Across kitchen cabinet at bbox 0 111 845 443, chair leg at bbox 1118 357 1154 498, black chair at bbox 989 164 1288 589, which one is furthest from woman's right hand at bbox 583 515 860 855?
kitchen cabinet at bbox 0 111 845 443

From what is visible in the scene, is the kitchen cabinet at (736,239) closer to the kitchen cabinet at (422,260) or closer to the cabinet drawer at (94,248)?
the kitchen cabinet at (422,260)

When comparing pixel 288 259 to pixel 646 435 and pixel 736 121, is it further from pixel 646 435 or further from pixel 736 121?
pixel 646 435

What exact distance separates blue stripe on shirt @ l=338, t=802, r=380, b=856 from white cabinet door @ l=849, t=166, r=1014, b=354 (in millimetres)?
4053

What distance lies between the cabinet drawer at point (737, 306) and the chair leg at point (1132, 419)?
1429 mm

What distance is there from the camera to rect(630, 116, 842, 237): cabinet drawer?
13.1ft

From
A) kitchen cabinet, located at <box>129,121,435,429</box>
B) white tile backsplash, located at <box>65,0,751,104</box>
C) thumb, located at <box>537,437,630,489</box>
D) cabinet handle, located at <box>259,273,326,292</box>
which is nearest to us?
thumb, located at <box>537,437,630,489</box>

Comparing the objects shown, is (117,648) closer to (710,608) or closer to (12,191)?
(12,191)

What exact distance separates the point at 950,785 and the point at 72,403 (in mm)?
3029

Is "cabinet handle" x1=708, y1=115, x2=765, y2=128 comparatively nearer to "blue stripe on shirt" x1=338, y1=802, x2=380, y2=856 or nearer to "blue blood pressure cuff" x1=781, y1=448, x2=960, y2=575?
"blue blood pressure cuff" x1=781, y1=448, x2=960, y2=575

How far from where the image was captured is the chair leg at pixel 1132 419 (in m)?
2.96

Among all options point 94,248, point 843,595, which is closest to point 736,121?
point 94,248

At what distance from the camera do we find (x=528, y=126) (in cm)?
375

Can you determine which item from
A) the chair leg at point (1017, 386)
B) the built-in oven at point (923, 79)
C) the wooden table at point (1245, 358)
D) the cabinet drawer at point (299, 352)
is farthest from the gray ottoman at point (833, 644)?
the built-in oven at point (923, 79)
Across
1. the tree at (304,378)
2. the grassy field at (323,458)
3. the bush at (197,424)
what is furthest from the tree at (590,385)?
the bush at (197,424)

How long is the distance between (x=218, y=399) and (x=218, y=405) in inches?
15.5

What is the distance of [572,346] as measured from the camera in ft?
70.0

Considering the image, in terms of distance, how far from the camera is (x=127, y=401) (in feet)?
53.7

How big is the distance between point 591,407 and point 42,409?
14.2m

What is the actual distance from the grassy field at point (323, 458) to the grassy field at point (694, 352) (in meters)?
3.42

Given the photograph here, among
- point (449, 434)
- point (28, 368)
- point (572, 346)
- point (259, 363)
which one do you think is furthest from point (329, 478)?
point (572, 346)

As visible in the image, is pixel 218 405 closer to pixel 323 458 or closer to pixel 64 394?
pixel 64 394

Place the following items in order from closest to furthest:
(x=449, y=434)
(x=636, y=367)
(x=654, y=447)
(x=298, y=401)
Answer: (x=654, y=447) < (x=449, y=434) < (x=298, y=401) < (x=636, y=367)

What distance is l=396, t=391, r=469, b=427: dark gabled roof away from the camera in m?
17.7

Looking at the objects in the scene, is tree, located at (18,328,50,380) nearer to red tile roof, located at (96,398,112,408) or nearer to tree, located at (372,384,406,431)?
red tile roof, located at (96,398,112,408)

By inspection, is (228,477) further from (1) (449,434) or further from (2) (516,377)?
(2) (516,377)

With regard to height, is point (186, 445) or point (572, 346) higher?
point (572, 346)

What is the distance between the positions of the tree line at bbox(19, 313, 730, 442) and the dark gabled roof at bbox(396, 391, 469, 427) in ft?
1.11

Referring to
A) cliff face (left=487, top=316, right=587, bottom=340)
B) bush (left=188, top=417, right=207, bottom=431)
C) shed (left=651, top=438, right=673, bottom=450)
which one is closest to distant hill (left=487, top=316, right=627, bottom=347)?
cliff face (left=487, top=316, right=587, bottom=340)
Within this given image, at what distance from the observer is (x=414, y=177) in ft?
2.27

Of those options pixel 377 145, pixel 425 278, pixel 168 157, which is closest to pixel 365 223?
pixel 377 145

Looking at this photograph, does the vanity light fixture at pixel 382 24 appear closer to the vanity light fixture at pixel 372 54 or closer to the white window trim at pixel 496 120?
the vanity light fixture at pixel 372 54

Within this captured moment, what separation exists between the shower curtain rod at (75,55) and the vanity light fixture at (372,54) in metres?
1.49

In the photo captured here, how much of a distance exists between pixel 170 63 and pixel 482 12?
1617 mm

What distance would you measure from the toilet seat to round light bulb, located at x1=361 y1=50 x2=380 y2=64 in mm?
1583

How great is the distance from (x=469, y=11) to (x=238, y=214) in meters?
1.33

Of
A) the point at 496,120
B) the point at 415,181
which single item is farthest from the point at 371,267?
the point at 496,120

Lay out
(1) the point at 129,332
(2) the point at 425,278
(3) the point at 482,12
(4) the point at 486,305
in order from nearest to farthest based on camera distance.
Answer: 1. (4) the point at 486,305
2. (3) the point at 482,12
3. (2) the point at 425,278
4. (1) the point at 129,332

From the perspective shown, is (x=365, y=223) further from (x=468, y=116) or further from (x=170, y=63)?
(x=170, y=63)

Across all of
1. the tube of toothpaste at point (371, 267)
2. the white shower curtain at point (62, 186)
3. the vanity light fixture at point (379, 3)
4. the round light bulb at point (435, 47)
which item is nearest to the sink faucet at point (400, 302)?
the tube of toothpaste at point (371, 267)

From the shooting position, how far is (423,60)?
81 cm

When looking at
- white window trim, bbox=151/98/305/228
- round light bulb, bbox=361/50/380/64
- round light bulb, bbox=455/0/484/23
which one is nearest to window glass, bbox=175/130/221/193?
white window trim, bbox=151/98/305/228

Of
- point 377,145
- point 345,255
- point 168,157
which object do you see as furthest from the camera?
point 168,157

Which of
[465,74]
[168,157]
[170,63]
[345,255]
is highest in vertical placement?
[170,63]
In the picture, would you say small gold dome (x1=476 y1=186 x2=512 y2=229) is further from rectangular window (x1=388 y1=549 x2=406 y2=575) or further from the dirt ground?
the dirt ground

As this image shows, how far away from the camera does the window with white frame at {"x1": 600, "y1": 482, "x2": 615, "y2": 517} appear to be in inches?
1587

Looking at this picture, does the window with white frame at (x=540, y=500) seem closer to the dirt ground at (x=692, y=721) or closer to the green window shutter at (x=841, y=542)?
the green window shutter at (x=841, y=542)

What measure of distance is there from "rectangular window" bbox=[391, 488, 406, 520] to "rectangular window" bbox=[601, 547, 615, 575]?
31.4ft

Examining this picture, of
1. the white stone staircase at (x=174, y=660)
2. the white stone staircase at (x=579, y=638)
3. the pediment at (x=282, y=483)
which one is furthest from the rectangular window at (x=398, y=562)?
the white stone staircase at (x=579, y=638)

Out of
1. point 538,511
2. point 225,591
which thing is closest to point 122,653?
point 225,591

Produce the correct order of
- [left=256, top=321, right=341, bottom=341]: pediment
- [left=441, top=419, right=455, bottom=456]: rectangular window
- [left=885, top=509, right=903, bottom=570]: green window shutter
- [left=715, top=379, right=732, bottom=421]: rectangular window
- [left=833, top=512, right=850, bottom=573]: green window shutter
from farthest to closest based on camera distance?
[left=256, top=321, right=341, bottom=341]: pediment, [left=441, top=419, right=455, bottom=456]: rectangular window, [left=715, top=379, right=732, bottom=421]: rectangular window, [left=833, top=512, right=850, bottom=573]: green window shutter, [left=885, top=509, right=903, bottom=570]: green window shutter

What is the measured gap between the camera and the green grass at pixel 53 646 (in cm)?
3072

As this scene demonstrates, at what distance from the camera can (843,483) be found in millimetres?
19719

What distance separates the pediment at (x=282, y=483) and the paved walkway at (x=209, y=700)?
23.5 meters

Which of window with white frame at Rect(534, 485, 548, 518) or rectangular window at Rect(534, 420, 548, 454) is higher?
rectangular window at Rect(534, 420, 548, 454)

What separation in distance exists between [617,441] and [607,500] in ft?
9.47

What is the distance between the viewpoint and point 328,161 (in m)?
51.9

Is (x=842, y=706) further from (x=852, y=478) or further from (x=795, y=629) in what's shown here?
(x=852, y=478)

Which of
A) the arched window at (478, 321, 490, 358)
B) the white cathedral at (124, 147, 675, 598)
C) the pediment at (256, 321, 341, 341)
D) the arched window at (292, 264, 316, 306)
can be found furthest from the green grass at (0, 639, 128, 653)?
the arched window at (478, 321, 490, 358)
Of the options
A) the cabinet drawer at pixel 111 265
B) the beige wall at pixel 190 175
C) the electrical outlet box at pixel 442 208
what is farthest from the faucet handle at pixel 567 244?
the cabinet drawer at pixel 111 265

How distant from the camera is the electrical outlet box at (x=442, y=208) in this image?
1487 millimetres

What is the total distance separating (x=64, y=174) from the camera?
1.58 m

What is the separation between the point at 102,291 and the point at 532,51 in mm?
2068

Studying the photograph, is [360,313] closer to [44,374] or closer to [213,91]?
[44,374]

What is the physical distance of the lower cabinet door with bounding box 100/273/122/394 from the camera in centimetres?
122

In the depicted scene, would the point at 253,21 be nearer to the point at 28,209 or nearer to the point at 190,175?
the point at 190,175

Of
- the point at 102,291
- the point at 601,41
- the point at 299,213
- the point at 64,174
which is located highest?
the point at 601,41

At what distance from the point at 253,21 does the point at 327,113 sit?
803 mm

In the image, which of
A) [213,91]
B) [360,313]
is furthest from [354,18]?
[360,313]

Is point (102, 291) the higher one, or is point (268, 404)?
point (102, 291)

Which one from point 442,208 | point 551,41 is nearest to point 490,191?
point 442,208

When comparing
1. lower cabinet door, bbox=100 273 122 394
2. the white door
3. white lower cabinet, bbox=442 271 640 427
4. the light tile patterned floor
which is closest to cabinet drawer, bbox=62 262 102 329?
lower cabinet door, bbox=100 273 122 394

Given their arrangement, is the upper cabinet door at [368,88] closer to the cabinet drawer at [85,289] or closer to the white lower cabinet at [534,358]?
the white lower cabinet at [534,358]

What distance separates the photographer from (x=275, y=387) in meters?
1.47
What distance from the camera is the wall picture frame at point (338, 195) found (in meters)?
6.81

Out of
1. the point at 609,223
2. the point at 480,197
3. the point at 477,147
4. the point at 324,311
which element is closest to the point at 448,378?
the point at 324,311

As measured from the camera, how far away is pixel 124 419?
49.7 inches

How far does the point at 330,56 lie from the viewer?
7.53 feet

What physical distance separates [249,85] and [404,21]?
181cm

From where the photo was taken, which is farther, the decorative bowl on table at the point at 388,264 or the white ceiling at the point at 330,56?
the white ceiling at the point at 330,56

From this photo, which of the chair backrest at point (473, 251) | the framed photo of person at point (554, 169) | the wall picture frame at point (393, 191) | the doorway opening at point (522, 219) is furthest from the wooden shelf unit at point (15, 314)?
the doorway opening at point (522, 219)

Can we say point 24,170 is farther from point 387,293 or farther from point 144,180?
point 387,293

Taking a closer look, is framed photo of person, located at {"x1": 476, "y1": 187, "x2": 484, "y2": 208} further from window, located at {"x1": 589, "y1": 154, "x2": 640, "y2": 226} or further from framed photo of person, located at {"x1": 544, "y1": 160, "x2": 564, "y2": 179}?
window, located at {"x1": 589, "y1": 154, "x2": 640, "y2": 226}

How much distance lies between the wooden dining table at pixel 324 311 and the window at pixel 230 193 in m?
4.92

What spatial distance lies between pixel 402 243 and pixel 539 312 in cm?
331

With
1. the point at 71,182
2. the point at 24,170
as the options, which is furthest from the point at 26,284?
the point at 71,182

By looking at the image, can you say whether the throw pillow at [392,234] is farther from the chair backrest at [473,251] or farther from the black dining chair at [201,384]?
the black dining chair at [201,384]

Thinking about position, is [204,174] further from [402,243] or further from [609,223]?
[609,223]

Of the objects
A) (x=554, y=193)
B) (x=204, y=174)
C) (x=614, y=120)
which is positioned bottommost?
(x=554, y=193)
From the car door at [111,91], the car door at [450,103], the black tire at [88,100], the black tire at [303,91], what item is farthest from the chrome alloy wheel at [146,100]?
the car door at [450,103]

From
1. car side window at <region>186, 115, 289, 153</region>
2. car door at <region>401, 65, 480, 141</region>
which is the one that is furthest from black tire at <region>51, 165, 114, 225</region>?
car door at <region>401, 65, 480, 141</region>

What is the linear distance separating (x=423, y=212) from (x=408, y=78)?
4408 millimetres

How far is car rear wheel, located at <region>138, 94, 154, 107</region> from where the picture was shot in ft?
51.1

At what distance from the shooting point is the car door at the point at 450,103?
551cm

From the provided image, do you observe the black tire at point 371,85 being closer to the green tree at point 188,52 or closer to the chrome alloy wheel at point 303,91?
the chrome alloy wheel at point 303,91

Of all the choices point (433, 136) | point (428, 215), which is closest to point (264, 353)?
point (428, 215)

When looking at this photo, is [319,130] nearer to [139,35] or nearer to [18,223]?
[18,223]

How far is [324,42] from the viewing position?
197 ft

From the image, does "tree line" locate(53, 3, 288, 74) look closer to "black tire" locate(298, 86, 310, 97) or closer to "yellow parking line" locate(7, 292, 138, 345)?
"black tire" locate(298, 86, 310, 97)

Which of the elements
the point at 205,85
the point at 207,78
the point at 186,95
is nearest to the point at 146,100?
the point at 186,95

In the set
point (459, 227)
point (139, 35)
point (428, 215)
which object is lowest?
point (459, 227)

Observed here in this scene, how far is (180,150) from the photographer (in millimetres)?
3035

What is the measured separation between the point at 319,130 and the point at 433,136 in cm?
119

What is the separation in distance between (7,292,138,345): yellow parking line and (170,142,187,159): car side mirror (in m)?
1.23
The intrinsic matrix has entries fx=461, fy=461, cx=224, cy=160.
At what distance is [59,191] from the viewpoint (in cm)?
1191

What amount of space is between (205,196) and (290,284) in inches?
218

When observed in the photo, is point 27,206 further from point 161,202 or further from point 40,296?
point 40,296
● ● ● ●
- _请求_: 请逐字抄写上面记录中从包含"Which of the elements"的那一行起直到记录末尾的各行，首尾两行都包括在内。

- _回复_:
Which of the elements
the point at 205,85
the point at 207,78
the point at 186,95
is nearest to the point at 146,100?
the point at 186,95

In the set
point (459, 227)
point (139, 35)
point (428, 215)
which object is lowest?
point (459, 227)

Observed here in this scene, how far is (180,150) from the photographer (in millimetres)?
3035

What is the measured separation between the point at 319,130 and the point at 433,136 in cm?
119

What is the separation in distance between (7,292,138,345): yellow parking line and (170,142,187,159): car side mirror (in m)?
1.23
The intrinsic matrix has entries fx=461, fy=461, cx=224, cy=160.
At what distance is [59,191] from the viewpoint (in cm)?
1191

What amount of space is between (205,196) and (290,284) in inches?
218

When observed in the photo, is point 27,206 further from point 161,202 or further from point 40,296?
point 40,296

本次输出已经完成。